暗闇での航海を楽しむ心
『小春日和』というのは冬の季語。晩秋から初冬にかけて、暖かかくておだやかな晴天の日のことをさす。
まさに今日は、完璧な『小春日和』と言っていいだろう。風はおだやかで、晴れて暖かい。先日出したばかりのダウンではなく、軽めのジャケットで外出しても寒さを感じなかった。だけど山はいよいよ紅葉の本番を迎えて来た。
自宅マンションの玄関から撮影した、今日の六甲山。ここ数日で、色づきがぐっと良くなってきた。次の週末くらいは、紅葉を楽しむのにちょうどいいかもしれないね。ボクは自宅からこんな贅沢な景色を見られるので、わざわざ遠方まで出かける気にならない。基本的にインドアが好きだからね。
さて、小説を書いていると、ときどき言葉にできない不安を覚えることがある。書きたいテーマがあって、それに沿ってプロットを練る。そうして物語を書き進めていくわけだけれど、本当にこの方向でいいのだろうか、と思い悩むことが多い。
例えるならば、星の明かりも灯台もない暗闇の海上を、たったひとりで航海しているような気分。目的地を見定めて出航したのに、気がつくと周囲は真っ暗。ゴールを目指して前に進んでいるのか、道を逸れているのかもわからない。もしかしたら後退しているのかも、という不安さえ感じる。
その理由として考えられるのは、小説というコンテンツの結果が出るのに時間がかかるということ。出版社が募集している文芸賞に投稿しても、普通は結果が出るのは半年先。原稿を持ち込んで読んでもらったとしても、数ヶ月の時間は見ておいたほうがいい。

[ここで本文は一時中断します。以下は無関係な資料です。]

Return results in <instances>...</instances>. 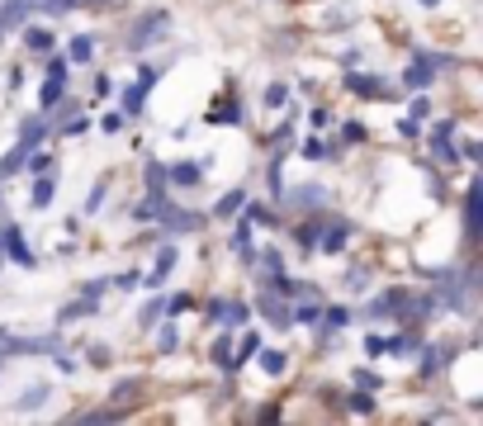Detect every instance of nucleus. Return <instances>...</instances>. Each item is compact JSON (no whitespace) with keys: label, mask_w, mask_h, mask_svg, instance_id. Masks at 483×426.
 <instances>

とにかく『待つ』ということが、常態になっているコンテンツだということ。街角で行う大道芸のようにその場で見てもらって、すぐにリアクションを得られるものではない。フィードバックを得るのに、かなりの時間を待つことが求められる。
だからひとつの作品が完成すると、その感覚のままで次の作品に手をつけなくてはいけない。完成した作品のフィードバックがすぐに返ってくれば、軌道修正をして進むべき方向を新しい作品に反映させることができる。
ところが新作がほぼ完成するかというときに、その前の作品のフィードバックが返ってきて、自分が方向ちがいの場所に向かっていたことを知る場合もある。それほど原因と結果のタイムラグが大きい。場合によっては、今さら戻れへんやんか、ということもあるw
これはコンテンツが持つ特性なので、致し方ないこと。だから前作のフィードバックをすぐに得られなくても、不安を抱えたまま次の航海に出るしかない。でも不安のままで放置しておくと、作品に影響を与えてしまう。
それゆえ小説を書くことにおいて大切なことは、『暗闇での航海を楽しむ心』だと思っている。暗闇での航海を楽しむことができるならば、フィードバックが返ってきたときの進路変更なんて、どうってことない。
それまでも楽しかったのだから、進路変更の航海も楽しむことができる。とにかく目的地がくっきりと見えていようと、真っ暗闇であろうと、航海そのものを楽しむ心があるかどうかということ。その心を失うことがなければ、暗闇の不安でさえ楽しみの要因となる。
ボクが深い霧で前後が見えない山道を自動車で走るのが好きなのは、そんな不確定な状況を楽しめるからだろうね。ということで、明日も引き続いて暗闇での航海を楽しむとするか〜!